RE:What To DoRedblacks wrote: I look at the Stockhouse forum for advice as to what to do. I either accept it or reject,it but do appreciate honest concrete feedback that provides detail to your opinion. I have been a long term investor in MFC, and wonder whether it is time to pull it and wait for a drop.
Look forward to your responses.
I don't approach things this way, because I cannot predict the future.
Instead, I look to have a target weighting in my portfolio. I purchased MFC 3 times at average of $17.13 over a number of years now, 2 or 3 I guess, and it now sits at 5% of portfolio. As my target is usually 4 to 5% for a holding, I am in hold season, neither adding nor buying. There is no consideration as to whether I think MFC will drop or rise 30% in a short time frame. I don't even entertain the question.
I am up 43% plus dividends. So many people say made money, sell it, book profit. I say, the profit is there whether I sell it or not. I think in mark to market terms.
If MFC drops back to $17 and the rest of the portfolio stays the same, it would be weighted at 3.6% and I'd likely add some. Or if it hit $35, all else same it would be weighted 7.1%, I'd likely sell some.
I did this with TECK.B for example, 7 or 8 buys from $24 down to under $5, then I think 7 sells from $12 up to $35. My target initially was the usual 5%, but as it dropped to oblivion, it became 10%. When I own something long term useful like coal, copper, zinc, and oil at 1/10th what it would have cost a mere 3 or 4 years prior, even when sitting on a > 50% loss, I am willing to buy again to make it 5% and wait for it to get to 10%. I think with the earlier sells I left about $100,000 on the table when TECK.B was at $35, and only the sell at $35 looked good.

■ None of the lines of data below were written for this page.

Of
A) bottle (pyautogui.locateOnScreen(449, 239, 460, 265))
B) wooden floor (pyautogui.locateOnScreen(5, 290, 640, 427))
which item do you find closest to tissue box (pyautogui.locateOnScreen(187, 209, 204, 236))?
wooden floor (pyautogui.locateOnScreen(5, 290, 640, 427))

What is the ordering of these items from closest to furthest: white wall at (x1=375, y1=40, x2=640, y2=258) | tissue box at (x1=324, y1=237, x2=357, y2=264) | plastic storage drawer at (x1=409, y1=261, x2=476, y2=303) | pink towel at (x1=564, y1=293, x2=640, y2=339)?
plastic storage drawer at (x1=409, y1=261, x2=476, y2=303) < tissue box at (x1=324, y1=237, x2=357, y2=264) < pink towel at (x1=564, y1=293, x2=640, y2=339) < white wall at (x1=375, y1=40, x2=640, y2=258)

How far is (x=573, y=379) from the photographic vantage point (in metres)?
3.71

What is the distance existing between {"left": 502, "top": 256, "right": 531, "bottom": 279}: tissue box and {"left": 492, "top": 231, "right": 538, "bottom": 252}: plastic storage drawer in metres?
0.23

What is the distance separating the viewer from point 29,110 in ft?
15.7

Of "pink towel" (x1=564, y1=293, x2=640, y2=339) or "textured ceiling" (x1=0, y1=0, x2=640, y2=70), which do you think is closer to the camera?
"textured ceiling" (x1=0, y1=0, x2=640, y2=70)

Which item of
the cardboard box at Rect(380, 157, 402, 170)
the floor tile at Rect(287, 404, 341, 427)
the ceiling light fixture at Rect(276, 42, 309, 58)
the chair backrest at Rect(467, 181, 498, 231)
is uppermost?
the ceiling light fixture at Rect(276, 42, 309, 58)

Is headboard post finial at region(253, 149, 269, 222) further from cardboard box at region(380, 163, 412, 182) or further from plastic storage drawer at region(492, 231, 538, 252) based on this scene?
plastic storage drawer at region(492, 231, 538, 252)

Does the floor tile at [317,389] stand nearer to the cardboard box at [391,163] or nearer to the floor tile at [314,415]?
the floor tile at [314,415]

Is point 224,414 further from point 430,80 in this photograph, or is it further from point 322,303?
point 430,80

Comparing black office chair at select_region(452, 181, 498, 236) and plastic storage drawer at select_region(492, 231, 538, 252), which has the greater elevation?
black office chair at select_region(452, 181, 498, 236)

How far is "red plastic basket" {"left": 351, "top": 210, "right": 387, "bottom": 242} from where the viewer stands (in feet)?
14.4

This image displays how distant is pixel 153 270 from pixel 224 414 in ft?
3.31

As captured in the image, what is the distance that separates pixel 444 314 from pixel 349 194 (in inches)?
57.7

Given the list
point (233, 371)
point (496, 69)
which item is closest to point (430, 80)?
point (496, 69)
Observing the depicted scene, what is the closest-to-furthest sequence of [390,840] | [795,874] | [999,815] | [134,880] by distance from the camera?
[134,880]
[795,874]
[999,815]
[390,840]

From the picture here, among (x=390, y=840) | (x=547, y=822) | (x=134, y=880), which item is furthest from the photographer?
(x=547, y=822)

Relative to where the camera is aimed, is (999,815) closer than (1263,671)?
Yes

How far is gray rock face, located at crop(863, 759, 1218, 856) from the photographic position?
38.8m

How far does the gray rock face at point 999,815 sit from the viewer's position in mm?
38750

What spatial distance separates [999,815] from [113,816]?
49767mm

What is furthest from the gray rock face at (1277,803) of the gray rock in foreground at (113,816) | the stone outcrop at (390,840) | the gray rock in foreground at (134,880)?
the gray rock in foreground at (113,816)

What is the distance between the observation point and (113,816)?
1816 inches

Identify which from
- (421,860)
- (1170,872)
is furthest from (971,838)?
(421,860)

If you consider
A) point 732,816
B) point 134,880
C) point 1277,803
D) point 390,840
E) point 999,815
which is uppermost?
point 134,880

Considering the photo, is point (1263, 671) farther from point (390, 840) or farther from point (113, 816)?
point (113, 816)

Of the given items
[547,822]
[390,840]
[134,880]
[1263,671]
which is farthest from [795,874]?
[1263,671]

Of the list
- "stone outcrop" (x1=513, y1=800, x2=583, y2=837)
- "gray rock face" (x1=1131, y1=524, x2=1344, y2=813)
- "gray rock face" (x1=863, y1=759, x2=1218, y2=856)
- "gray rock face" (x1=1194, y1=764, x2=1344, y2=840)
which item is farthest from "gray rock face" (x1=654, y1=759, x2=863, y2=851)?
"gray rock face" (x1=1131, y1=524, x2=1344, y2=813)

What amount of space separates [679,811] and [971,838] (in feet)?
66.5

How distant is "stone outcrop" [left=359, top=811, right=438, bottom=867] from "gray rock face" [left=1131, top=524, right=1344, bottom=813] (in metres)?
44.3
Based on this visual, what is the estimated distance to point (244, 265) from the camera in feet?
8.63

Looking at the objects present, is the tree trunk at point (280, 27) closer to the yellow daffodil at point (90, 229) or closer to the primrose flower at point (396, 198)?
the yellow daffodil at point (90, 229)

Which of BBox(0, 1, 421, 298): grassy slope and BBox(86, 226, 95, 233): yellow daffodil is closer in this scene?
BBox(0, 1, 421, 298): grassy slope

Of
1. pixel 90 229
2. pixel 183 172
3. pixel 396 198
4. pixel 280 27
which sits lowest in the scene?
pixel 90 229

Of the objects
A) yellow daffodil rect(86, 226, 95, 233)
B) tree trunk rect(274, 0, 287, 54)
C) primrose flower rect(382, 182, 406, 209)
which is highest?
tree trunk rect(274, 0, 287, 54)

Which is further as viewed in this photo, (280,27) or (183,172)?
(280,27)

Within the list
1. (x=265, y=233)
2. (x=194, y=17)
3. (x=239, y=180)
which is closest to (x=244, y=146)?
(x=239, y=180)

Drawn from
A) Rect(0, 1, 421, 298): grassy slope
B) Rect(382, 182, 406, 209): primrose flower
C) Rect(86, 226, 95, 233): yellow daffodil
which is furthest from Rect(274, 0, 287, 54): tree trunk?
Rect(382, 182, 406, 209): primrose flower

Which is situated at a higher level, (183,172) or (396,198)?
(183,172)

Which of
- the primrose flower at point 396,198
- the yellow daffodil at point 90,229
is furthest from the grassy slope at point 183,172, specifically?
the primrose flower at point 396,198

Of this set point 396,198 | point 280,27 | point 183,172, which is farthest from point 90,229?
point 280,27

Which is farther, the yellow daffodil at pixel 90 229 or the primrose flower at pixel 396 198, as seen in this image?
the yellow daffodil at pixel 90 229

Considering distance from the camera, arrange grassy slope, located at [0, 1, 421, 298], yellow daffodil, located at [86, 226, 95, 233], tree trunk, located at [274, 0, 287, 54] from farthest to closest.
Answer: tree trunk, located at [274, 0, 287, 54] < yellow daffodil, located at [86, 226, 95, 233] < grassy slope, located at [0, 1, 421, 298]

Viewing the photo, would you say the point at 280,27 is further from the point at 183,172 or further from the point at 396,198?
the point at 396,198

Here we are a few short weeks later, and the sells at $28 and $29 don't look so bad. Today it sits at about 6.9% of the portfolio and I am frankly unsure if in the new year it goes back to a 5% holding with a sale, or back to 10% with a buy, or I just let it ride.
I wasn't playing with MFC back in 2009, I was otherwise occupied, but based on how I think, I would have likely gone to 5% when it was a $10 stock, and waited it out to 10%. Like TECK.B, I think insurance etc. is a long term useful thing, so would have been willing to sit at >50% loss at 5% portfolio weighting. I'd still be waiting as it turns out even though MFC is up about 1.5 times. The rest of the portfolio marched ahead too, and MFC would be under 5% at $24 today. But I'd have the whole $14 gain, about 13% PA average over 7 years, not just 2 or 3 dollars that others would have harvested early in order to shout from the rooftops "I made 30% in 6 months".
I look for big dollars over years, not big percentages over days. What I do achieves this. Turns out the annual average percentage is pretty good to, but I never get the opportunity to say I made 100% in 3 weeks, or 3% in one day. Oh, well, sucks to be me LOL.